**Work instructions**
Print only the lines running from the line with "Николаев. Памятник адмиралу Г. И. Бутакову" to the final line below, both included, exactly as written and without the pictures.

**The data**
┄┄┄┄┄┄┄┄┄┄┄┄┄┄┄┄┄┄┄┄

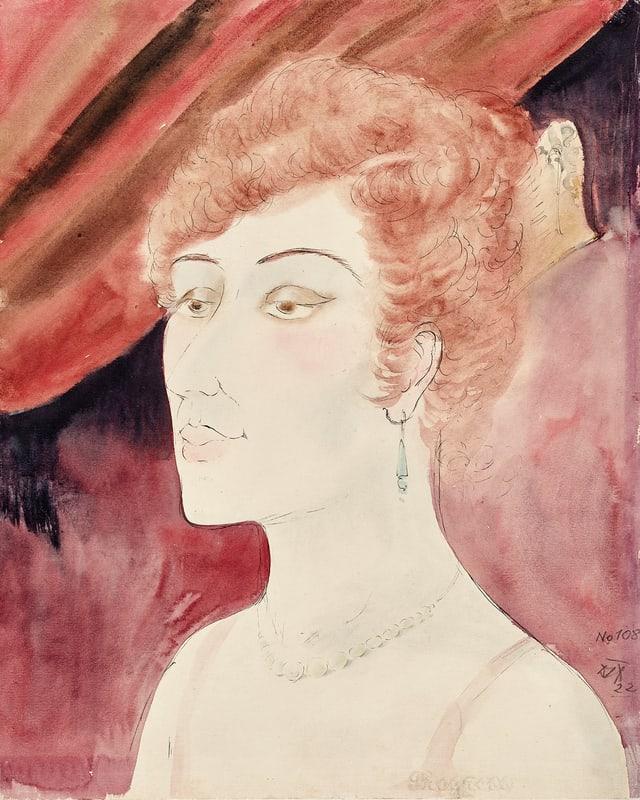 Frau mit hochgestecktem Haar vor rotem Vorhang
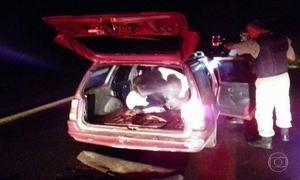 Três homens são presos em flagrante com vaca roubada dentro de um carro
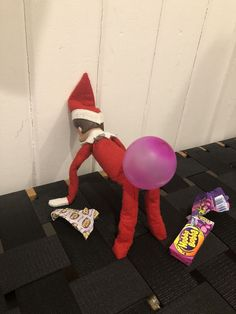 20 Funny Elf On The Shelf Ideas Elf Bubble Gum Butt Idea - 20 Funny Elf On The Shelf Ideas<br> Lots of Funny Elf on The Shelf Ideas to give your kids a good giggle! These are all not only hilarious but pretty simple to do as well. Christmas Elf, All Things Christmas, Christmas Ideas For Him, Snoopy Christmas, Christmas Carol, L Elf, Awesome Elf On The Shelf Ideas, Elf Ideas Easy, Elf Is Back Ideas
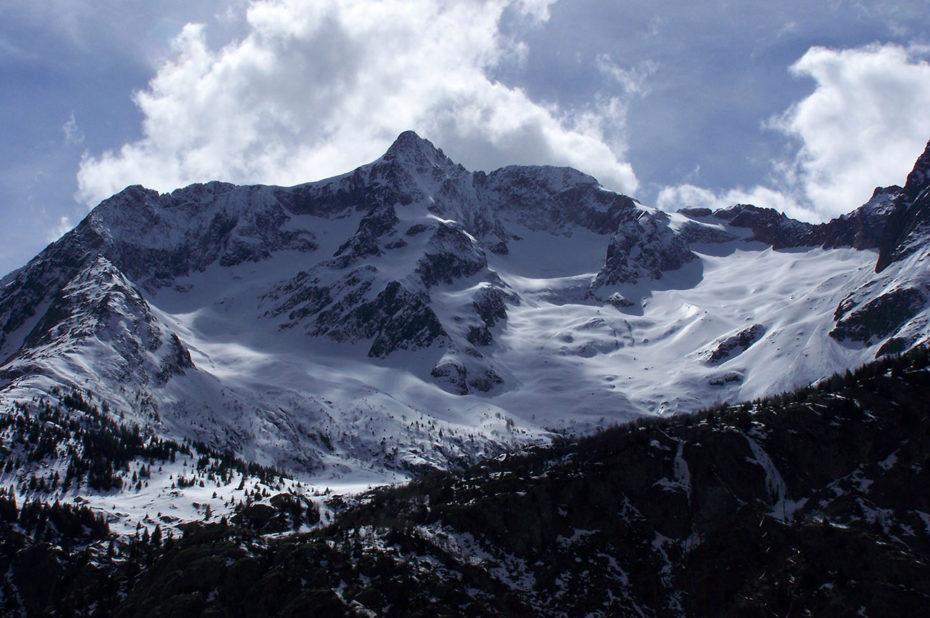 La pointe Swan culminant à 3294 m d'altitude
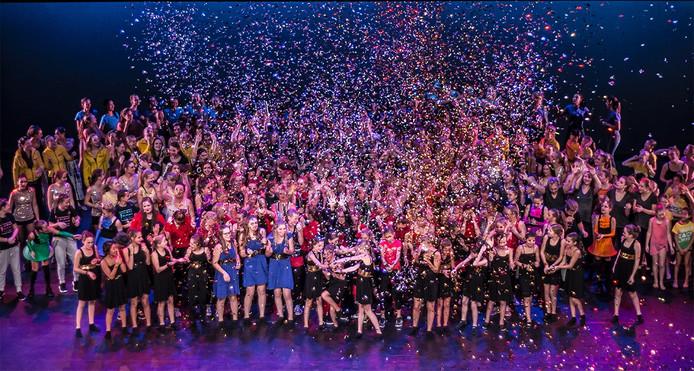 Veel feestelijker kan een afsluiting niet gevierd worden: de confetti spoot de lucht in aan het slot van de 10de aflevering van de Deventer Dansdagen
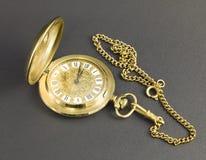Orologi fatti di metallo giallo fotografia stock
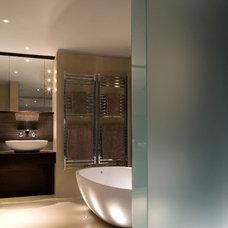 Contemporary Bathroom by Simon Warren Photographer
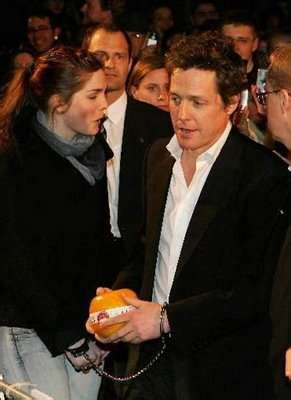 Demented Reporter Handcuffs Herself To Hugh Grant obsessive fans hugh grant handcuffed by fan at premiere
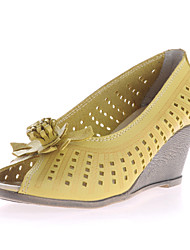 Women's Shoes Leather Wedge Heel Wedges / Peep Toe Sandals Casual Black / Yellow / Beige
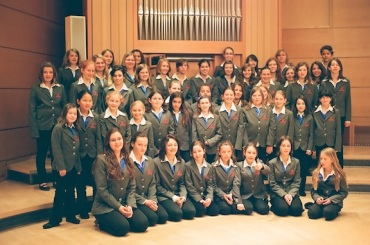 Freiburg Cathedral Girls Choir in Mozart Hall and organ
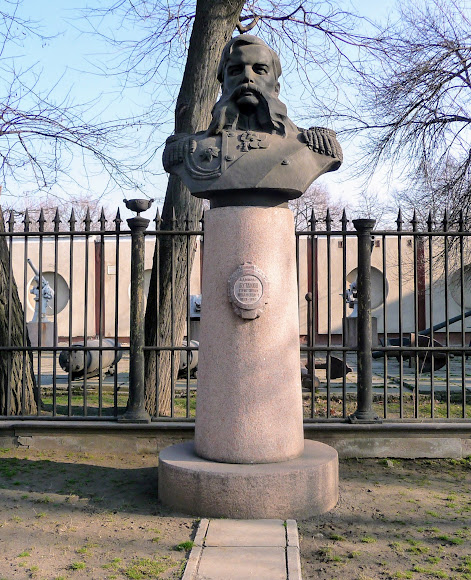 Николаев. Памятник адмиралу Г. И. Бутакову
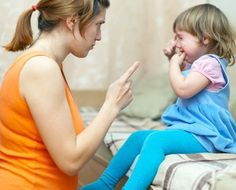 Your toddler can be frustrating at times- they are still learning to navigate their emotions. Keep reading for 6 things you shouldn& say to your toddler. Parenting Articles, Parenting Classes, Parenting Books, Kids And Parenting, Parenting Tips, Teaching Kids, Kids Learning, Toddler Behavior, Toddler Fun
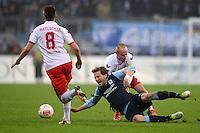 Fussball 2. Bundesliga:  Saison   2012/2013,    14. Spieltag  TSV 1860 Muenchen - 1. FC Koeln  16.11.2012 Adam Matuschyk (li, 1. FC Koeln) gegen Benjamin Lauth (Mitte, 1860 Muenchen) gegen Miso Brecko (1. FC Koeln)
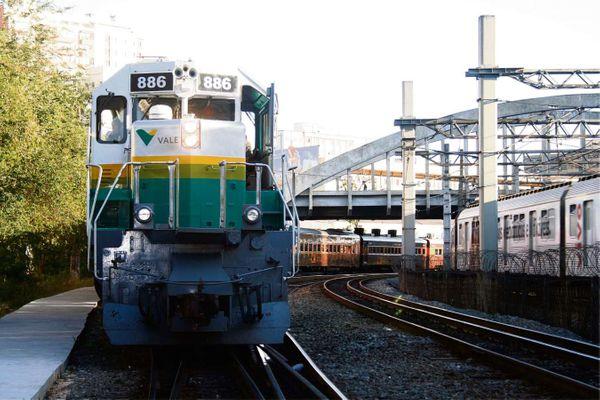 Trem na estrada de Ferro Vitória-Minas. Crédito: Agência Vale/Divulgação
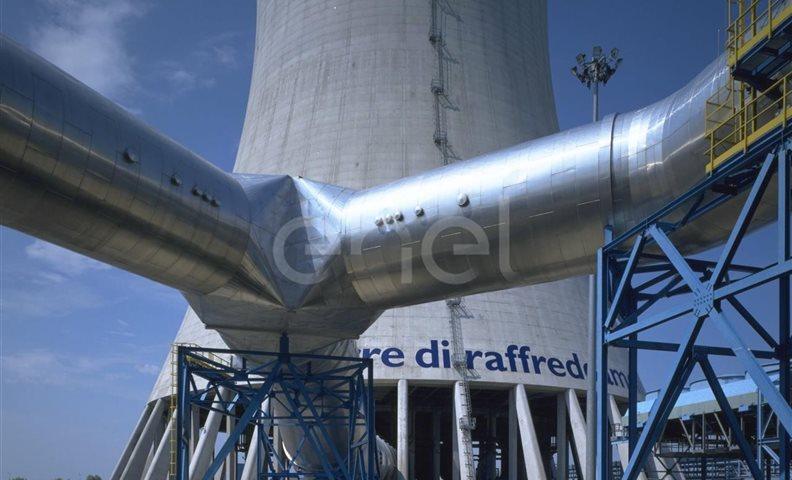 Torre di raffreddamento e sistema di tubazioni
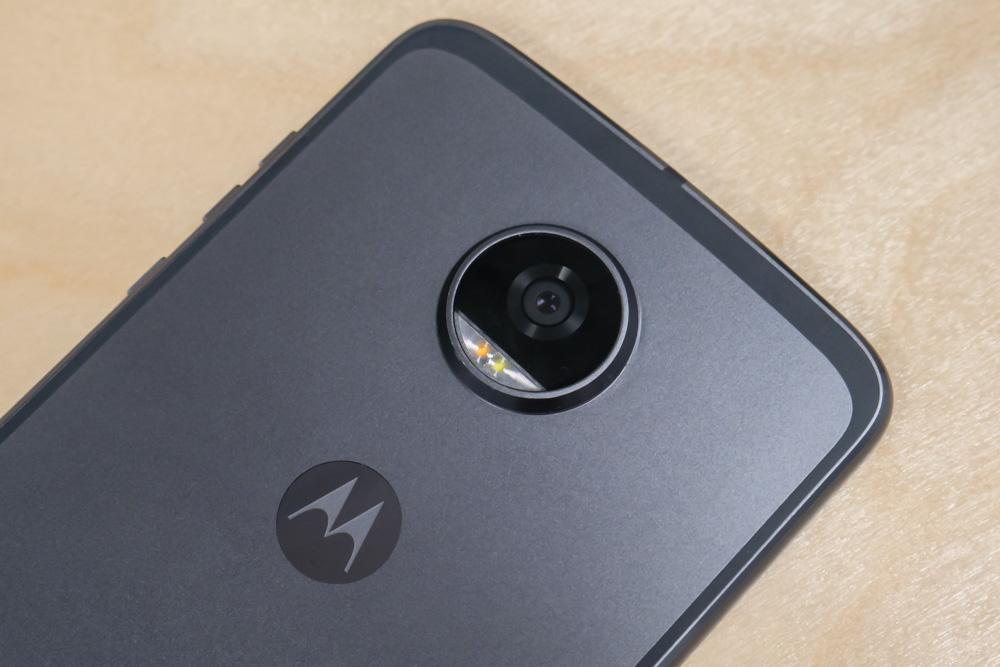 Камера Motorola Moto Z2 Play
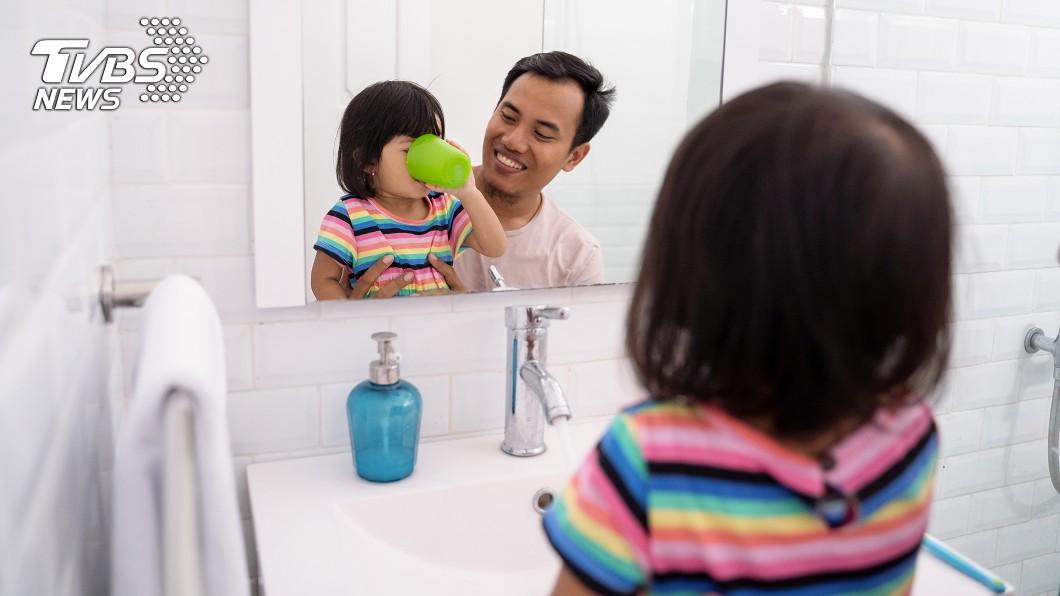 網友的老公很愛幫女兒洗澡。示意圖/TVBS 怕洗不乾淨…老公愛幫小二女兒洗 人妻崩潰:想到都快吐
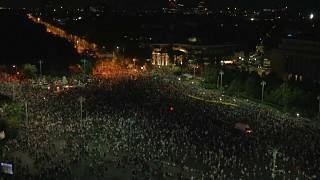 Tízezrek tüntettek a brutális oszlatás első évfordulóján Bukarestben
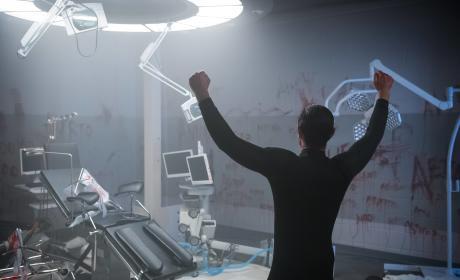 Galavan gone wild - Gotham Season 2 Episode 10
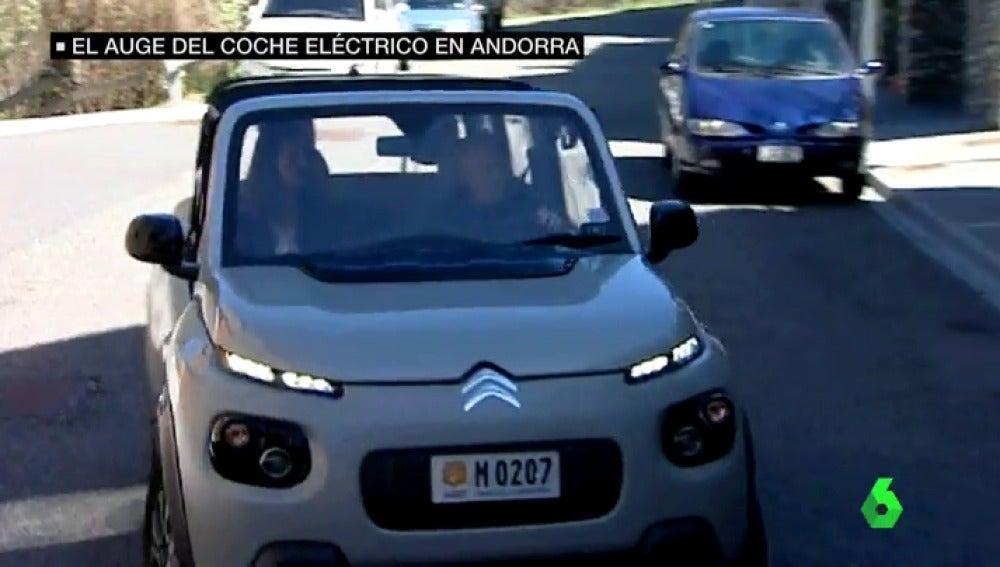 Frame 69.888072 de: coches electricos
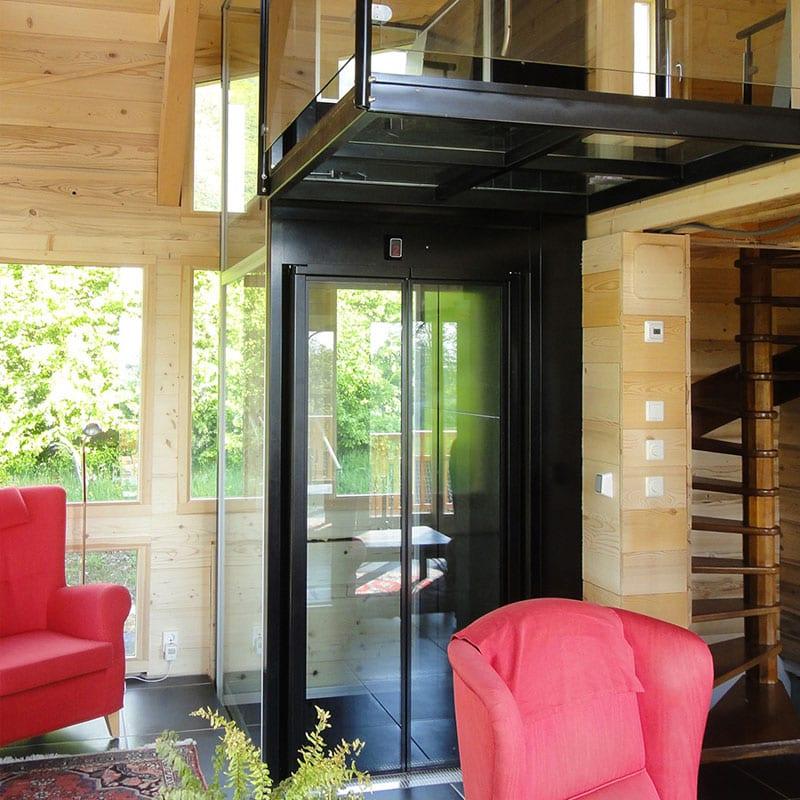 Οικιακοί ανελκυστήρες MaisonLift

┄┄┄┄┄┄┄┄┄┄┄┄┄┄┄┄┄┄┄┄

**Exercise answer**
 Николаев. Памятник адмиралу Г. И. Бутакову
 Your toddler can be frustrating at times- they are still learning to navigate their emotions. Keep reading for 6 things you shouldn& say to your toddler. Parenting Articles, Parenting Classes, Parenting Books, Kids And Parenting, Parenting Tips, Teaching Kids, Kids Learning, Toddler Behavior, Toddler Fun
 Fussball 2. Bundesliga:  Saison   2012/2013,    14. Spieltag  TSV 1860 Muenchen - 1. FC Koeln  16.11.2012 Adam Matuschyk (li, 1. FC Koeln) gegen Benjamin Lauth (Mitte, 1860 Muenchen) gegen Miso Brecko (1. FC Koeln)
 Trem na estrada de Ferro Vitória-Minas. Crédito: Agência Vale/Divulgação
 Torre di raffreddamento e sistema di tubazioni
 Камера Motorola Moto Z2 Play
 網友的老公很愛幫女兒洗澡。示意圖/TVBS 怕洗不乾淨…老公愛幫小二女兒洗 人妻崩潰:想到都快吐
 Tízezrek tüntettek a brutális oszlatás első évfordulóján Bukarestben
 Galavan gone wild - Gotham Season 2 Episode 10
 Frame 69.888072 de: coches electricos
 Οικιακοί ανελκυστήρες MaisonLift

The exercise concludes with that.